The study's authors found the drug to be well tolerated during patients' 24 weeks of use. The most frequently reported adverse events in the flibanserin group were somnolence, dizziness, and nausea, with adverse events leading to discontinuation in 9.6% of women receiving flibanserin vs. 3.7% on placebo.
"In cases where there is a bio-chemical component to sexual dysfunction, women, unlike men, have no biopharmaceutical options," commented Dr. Sheryl Kingsberg, Chief of Behavioral Medicine at University Hospitals Case Medical Center and Professor in Reproductive Biology and Psychiatry at Case Western Reserve University School of Medicine. "The consistency of flibanserin's statistically significant effect on satisfying sexual events and desire, while decreasing the distress of women experiencing HSDD, is very encouraging."

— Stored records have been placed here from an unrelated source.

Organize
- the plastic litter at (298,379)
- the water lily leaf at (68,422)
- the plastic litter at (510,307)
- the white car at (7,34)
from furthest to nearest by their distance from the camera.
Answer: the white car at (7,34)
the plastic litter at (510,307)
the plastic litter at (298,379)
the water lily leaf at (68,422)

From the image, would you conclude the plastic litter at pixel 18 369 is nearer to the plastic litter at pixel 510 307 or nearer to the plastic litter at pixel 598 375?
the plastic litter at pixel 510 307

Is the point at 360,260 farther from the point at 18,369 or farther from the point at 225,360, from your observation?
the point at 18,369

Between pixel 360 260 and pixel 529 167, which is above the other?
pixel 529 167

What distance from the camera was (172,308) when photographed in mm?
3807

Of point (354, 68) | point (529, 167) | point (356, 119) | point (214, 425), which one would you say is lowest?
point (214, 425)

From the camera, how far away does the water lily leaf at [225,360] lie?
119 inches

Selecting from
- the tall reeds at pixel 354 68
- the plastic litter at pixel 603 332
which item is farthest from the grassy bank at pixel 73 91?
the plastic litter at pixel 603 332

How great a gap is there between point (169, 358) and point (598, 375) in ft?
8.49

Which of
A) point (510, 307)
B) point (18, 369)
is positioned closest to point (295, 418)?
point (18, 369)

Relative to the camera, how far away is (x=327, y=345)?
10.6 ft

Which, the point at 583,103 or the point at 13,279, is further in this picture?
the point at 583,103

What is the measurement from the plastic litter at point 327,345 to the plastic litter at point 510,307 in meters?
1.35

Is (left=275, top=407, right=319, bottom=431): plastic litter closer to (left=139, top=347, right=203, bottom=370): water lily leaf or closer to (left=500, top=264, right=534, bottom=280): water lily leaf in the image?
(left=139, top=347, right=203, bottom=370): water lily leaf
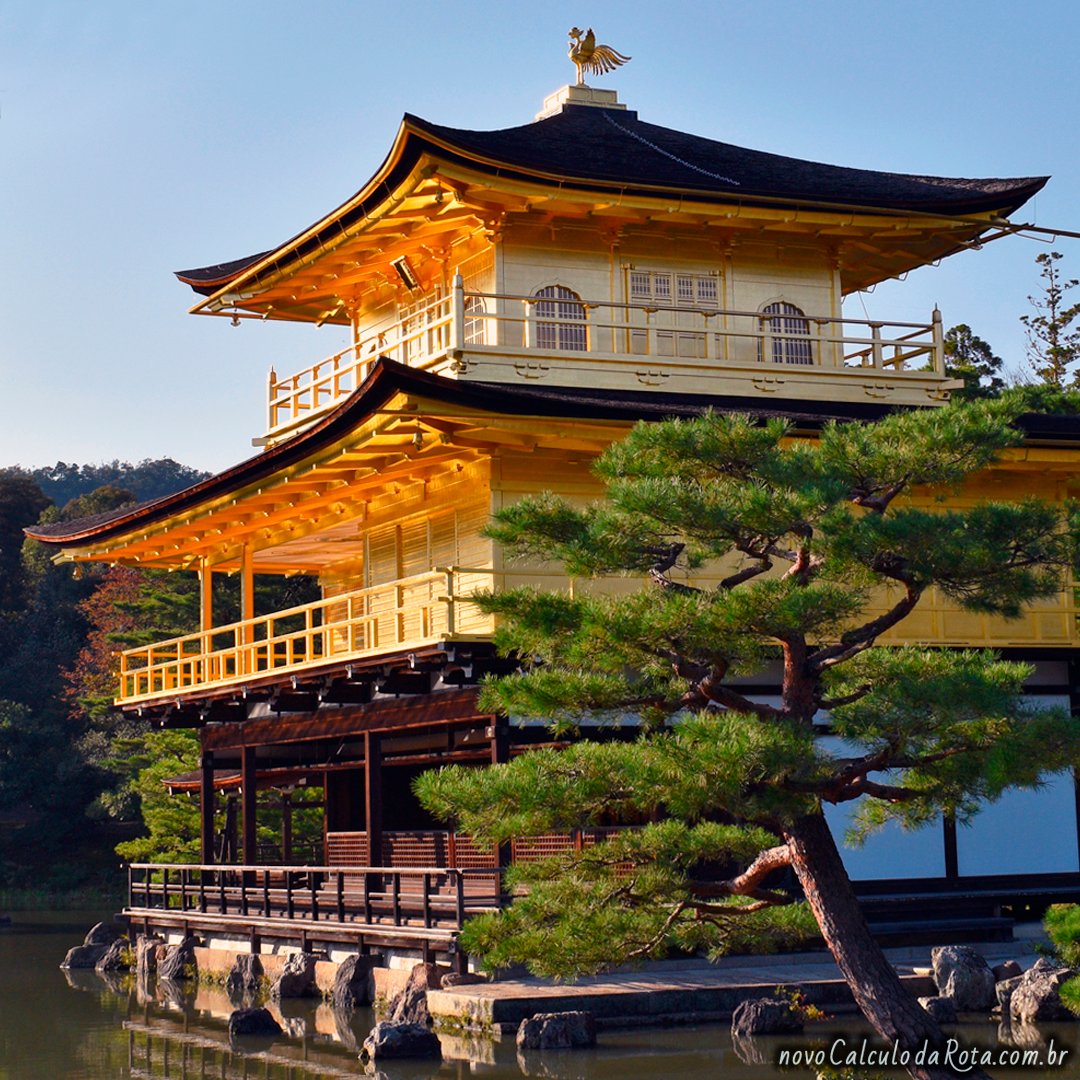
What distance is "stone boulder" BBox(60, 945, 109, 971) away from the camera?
28672 millimetres

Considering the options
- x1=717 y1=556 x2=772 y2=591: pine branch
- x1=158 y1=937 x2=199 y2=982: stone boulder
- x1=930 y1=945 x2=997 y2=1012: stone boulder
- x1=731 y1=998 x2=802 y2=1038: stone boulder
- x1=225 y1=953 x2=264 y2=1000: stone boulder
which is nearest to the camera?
x1=717 y1=556 x2=772 y2=591: pine branch

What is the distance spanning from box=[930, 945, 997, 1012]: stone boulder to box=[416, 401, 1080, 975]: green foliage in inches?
184

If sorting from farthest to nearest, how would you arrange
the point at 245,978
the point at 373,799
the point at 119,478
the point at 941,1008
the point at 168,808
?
the point at 119,478 < the point at 168,808 < the point at 245,978 < the point at 373,799 < the point at 941,1008

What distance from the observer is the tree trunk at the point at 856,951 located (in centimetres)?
1202

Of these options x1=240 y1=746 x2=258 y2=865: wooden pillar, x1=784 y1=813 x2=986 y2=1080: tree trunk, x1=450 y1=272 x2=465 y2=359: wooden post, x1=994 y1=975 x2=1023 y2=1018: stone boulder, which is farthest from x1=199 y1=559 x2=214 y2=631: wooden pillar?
x1=784 y1=813 x2=986 y2=1080: tree trunk

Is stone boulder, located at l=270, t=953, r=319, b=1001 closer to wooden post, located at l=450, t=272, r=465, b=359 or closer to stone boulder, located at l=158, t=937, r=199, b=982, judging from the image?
stone boulder, located at l=158, t=937, r=199, b=982

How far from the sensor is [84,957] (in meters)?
28.8

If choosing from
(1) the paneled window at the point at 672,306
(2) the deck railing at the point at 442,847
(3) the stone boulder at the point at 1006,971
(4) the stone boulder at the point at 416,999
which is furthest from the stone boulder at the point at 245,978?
(3) the stone boulder at the point at 1006,971

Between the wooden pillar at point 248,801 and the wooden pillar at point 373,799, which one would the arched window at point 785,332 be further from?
the wooden pillar at point 248,801

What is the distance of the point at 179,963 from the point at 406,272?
1006cm

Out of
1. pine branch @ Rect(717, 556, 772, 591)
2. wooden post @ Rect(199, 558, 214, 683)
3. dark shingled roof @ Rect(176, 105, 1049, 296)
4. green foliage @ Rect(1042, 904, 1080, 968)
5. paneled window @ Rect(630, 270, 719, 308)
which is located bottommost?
green foliage @ Rect(1042, 904, 1080, 968)

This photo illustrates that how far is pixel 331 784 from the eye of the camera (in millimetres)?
28547

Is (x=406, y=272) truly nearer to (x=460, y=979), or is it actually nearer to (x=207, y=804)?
(x=207, y=804)

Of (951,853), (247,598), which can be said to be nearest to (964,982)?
(951,853)
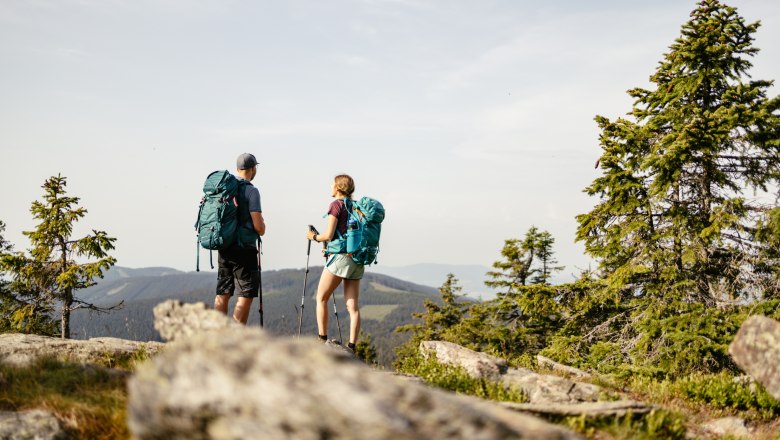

"This additional data, which is a key part of Sprout's resubmission of the flibanserin NDA, is responsive to feedback received from FDA previously," said Cindy Whitehead, chief operating officer of Sprout. "With this study, and other information included in our resubmission, Sprout believes that it has addressed the concerns raised by the FDA during its previous review. We look forward to working with the Agency during the ongoing review process."